Welcome to the biggest, scariest word in OpenStack. Please don't run away (yet, anyway).

Background

Keystone's original model for multitenancy was entirely flat: tenants had no relation to one another whatsoever. In Grizzly, we renamed tenants in our API to projects and introduced the concept of domains to serve as containers for collections of tenants that could be administered as a group. When discussing authorization, domains can simply be thought of as groups of projects.

Domains allow us to model real-world use cases such as a single customer having multiple environments, where each environment is isolated from the others using OpenStack's existing (flat) model of multi-tenancy.

Evolution

This model only takes us so far, however. How do you subdivide an existing environment? Or delegate access to a subset of your infrastructure to a third-party? How do you manage quotas for one portion a project separately from the rest?

Real-world models of these scenarios tend to be hierarchical, with authorization applicable to a higher level in the hierarchy trickling down to the layers beneath it. Thus, we're exploring options to adapt our existing API to express a hierarchical model.

Implications

Authorization at any one node in the hierarchy logically implies that you have the same authorization throughout the tree below that node. However, my customer's customer is not my customer. As a cloud deployer, I should be able to see an aggregation of my customer's subtenant resources, but I should not have any more granular or direct access.

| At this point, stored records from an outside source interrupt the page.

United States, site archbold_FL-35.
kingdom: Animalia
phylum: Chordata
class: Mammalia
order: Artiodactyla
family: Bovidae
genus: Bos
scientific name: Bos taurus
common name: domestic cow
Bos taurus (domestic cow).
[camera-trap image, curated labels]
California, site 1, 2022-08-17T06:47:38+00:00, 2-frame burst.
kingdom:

Our solution to this is a "privacy" attribute on projects, which, once set to true, provides a hard stop for certain kinds of inheritance (effectively making them behave like a top level domain).

Thinking about OpenStack in terms of hierarchical resource ownership colors your perspective on just about everything. Suddenly we expect new features like RBAC policies existing at every node in the hierarchy and the ability to define project-specific roles. We are also faced with new use cases, such as sharing access to your resources with your child projects (for example, a public cloud provider sharing images in glance with all the customers in the cloud).

Constraints

  • Only allow role assignments up and down your own tree, but not across trees (which would effectively create trust relationships, which is cheating federation). This assumes that identities are still owned by projects or domains.
  • Do not allow a project to be re-parented. The implications otherwise are highly complex, but may be overcome in the future.
  • The parent of a private project (a "domain") must be another domain. The implications otherwise are highly complex, but may be overcome in the future.

Okay, but...

This all sounds like it won't scale, right?

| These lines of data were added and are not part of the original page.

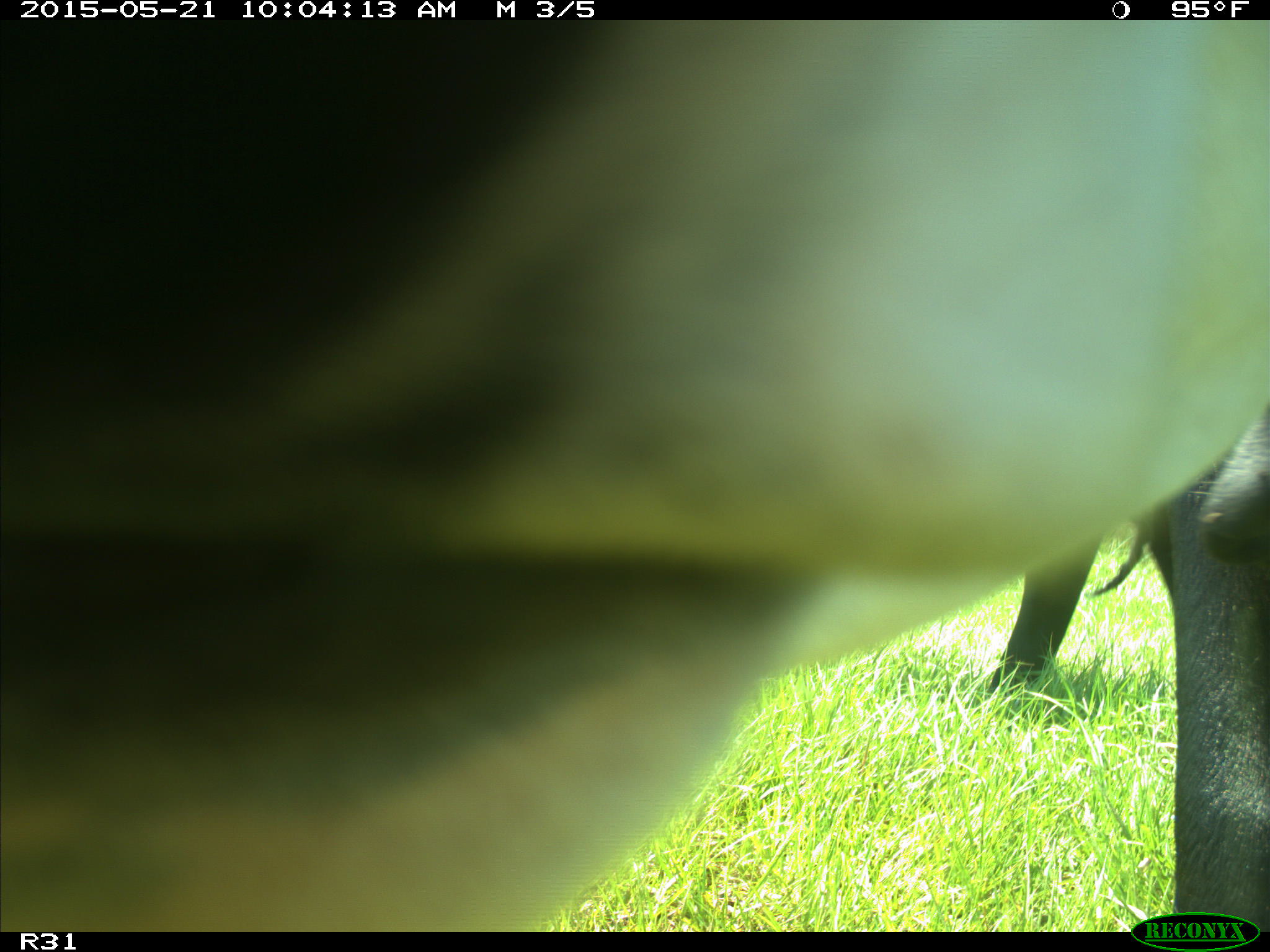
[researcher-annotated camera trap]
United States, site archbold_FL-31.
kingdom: Animalia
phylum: Chordata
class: Mammalia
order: Artiodactyla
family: Bovidae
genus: Bos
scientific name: Bos taurus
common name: domestic cow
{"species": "Bos taurus (domestic cow)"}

So, how do you efficiently compute the list of all ancestors of a given project? What about all the descendants of a given project?

tl;dr pre-compute it.

Unfortunately, this requires persisting your parent-child relationships in two ways. The first is the traditional "this is my parent" reference which exists for every project (for root projects, i.e. domains, this would be null).

The second is that you need a table with just two columns: let's call them ancestor and descendant. For a parent » child hierarchy where:

  • A is B's parent.
  • A is C's parent.
  • B is D's parent.

You would then persist the following records:

AncestorDescendant
1AB
2AC
3BD
4AD

The reasoning behind the first three rows should be obvious (as we just outlined those direct relationships above), but row 4 is what enables all the magic.

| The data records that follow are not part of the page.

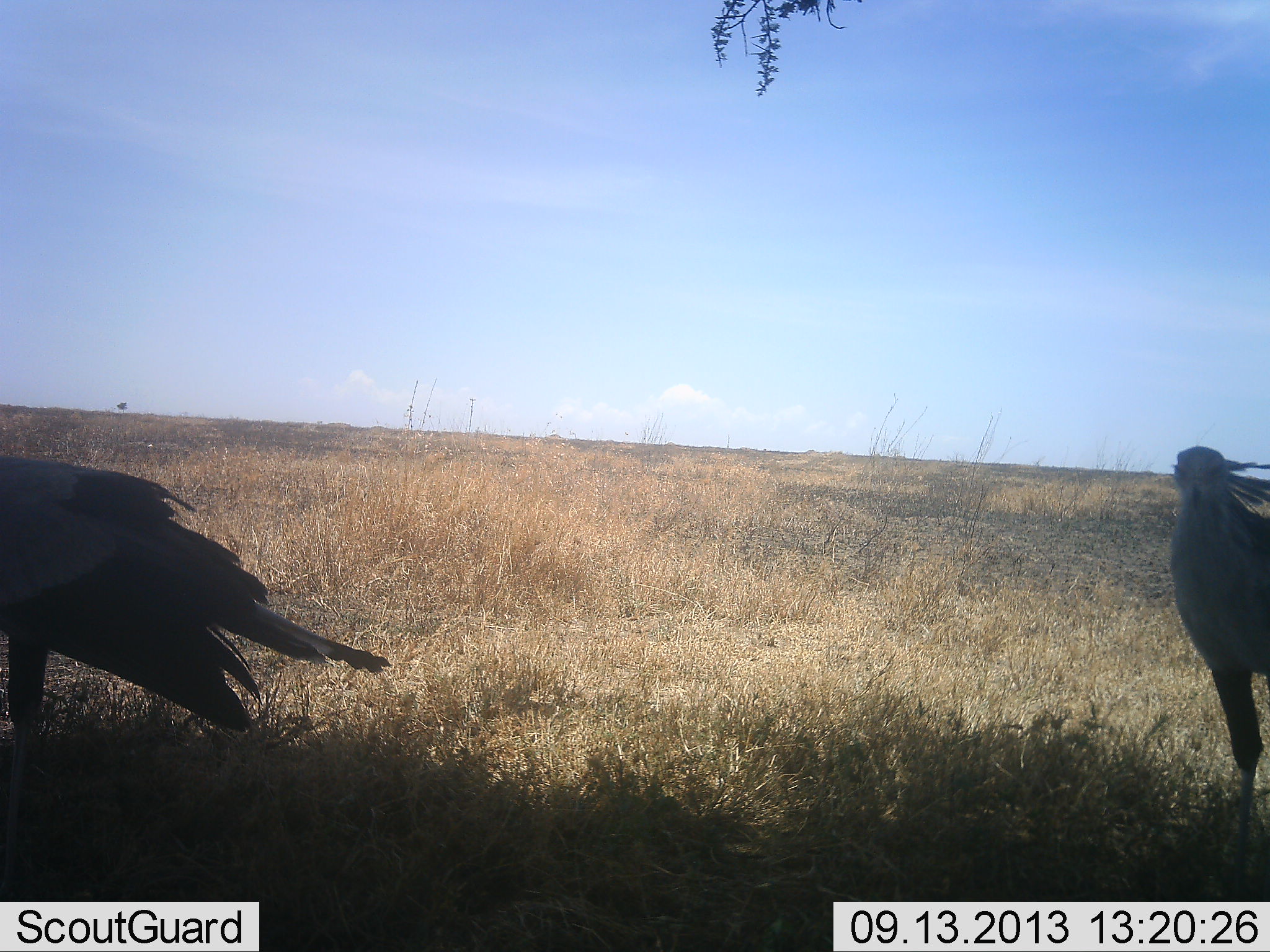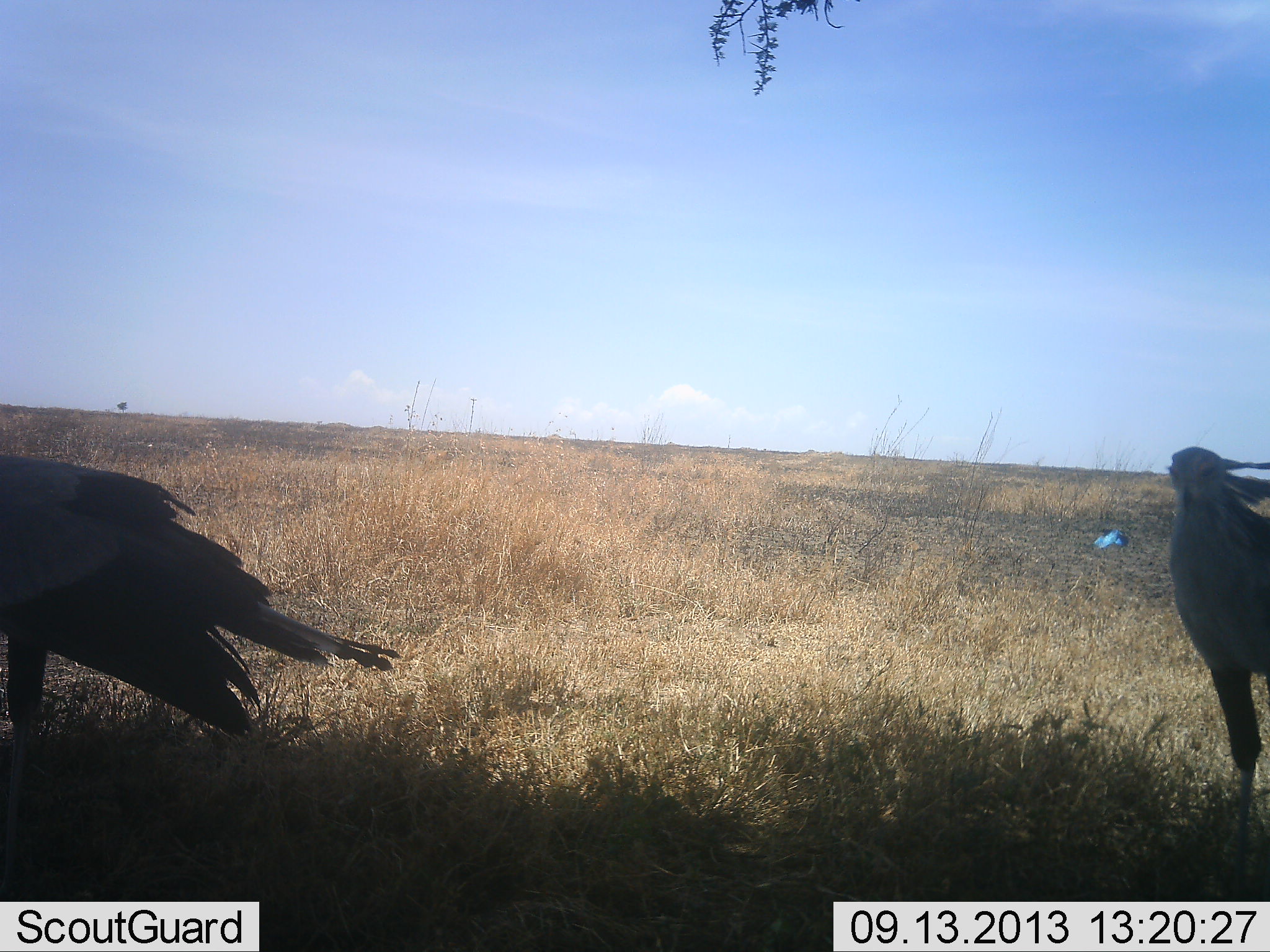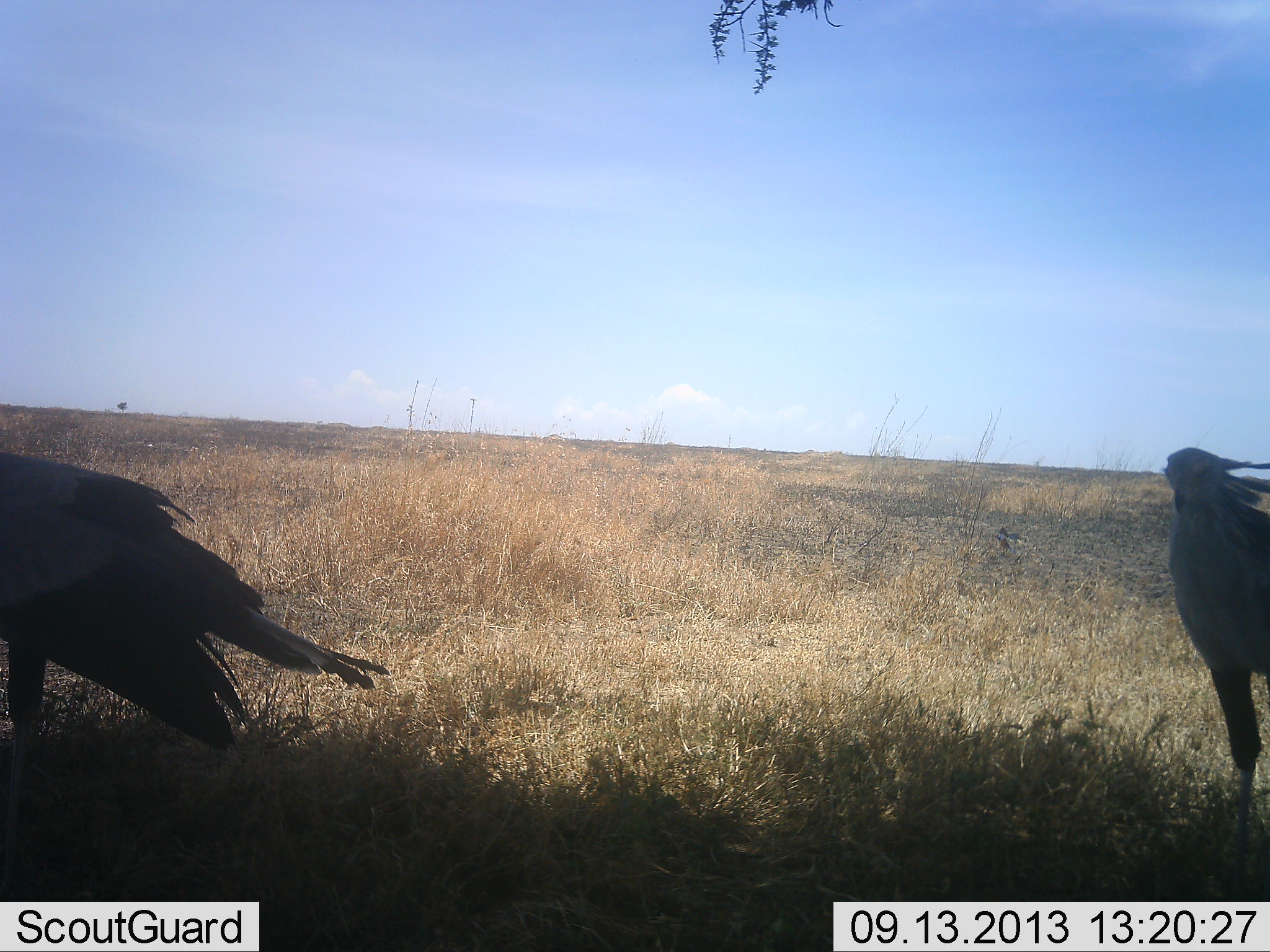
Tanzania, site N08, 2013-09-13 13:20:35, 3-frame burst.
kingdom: Animalia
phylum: Chordata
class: Aves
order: Accipitriformes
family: Sagittariidae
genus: Sagittarius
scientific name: Sagittarius serpentarius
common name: secretary bird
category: secretarybird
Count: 2.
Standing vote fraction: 79%.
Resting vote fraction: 14%.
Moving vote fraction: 7%.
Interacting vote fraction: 0%.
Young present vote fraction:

Row 4 allows us to query for all descendants of A in O(1) (pardon the psuedo-SQL):

> SELECT descendant ... WHERE ancestor = A;
B, C, D

And for double bonus points, allows us to query for all ancestors of D in O(1):

> SELECT ancestor ... WHERE descendant = D;
B, A

Building the table means doing several writes, especially when you add an ancestor deep in the hierarchy, but you only have to do the tree traversal once. After that, it's basically free.

When you delete a project, you select all the descendants first, and then delete all records where either the project being deleted or any of it's descendants appear as either an ancestor or descendant (effectively removing the entire subtree).

Can we rename hierarchical multitenancy to something else?

Of course! How about hierarchical multiprojectcy? Kidding aside, I don't think end users will ever be faced with such daunting terminology. We're not going to use this term in any API or client interface. Colloquially, I imagine we'll adopt more natural phrasing like "project trees."